• [Given instruction]
List every line in the rows below that contains the word "image".

• [Dataset rows]
--- Begin ---
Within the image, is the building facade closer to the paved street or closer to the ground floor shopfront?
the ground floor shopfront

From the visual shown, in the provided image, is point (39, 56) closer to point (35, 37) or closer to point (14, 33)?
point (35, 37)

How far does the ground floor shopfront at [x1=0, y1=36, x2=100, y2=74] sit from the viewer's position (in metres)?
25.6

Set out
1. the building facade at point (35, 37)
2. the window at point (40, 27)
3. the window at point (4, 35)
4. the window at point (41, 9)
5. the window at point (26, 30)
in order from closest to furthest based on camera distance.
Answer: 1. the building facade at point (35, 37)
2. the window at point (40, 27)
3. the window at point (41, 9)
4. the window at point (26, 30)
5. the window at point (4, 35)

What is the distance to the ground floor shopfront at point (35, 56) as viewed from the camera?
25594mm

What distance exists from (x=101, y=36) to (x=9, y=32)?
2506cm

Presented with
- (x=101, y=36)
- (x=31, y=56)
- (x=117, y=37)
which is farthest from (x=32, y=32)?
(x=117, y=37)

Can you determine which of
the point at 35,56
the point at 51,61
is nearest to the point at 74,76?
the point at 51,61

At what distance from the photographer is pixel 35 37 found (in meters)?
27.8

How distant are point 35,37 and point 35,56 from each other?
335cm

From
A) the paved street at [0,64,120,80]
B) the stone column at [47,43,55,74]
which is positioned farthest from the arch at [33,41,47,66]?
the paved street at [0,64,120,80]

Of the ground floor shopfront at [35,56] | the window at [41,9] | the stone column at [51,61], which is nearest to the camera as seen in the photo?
--- End ---
--- Begin ---
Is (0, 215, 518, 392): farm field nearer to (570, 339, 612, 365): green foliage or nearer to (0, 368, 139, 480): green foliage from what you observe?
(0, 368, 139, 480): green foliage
--- End ---
--- Begin ---
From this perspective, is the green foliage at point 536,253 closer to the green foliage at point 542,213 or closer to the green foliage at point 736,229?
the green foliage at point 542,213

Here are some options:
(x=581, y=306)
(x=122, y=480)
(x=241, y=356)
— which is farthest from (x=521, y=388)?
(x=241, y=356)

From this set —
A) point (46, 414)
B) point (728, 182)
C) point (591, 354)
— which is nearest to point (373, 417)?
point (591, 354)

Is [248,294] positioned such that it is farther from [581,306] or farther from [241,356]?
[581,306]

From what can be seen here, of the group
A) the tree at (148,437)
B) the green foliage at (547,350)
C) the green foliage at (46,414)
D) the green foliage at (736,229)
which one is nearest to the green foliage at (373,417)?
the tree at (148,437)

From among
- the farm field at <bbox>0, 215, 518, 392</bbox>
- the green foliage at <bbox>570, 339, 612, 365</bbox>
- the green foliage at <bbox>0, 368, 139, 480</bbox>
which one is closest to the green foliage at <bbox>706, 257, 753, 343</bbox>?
--- End ---
• [Full answer]
Within the image, is the building facade closer to the paved street or closer to the ground floor shopfront?
From the visual shown, in the provided image, is point (39, 56) closer to point (35, 37) or closer to point (14, 33)?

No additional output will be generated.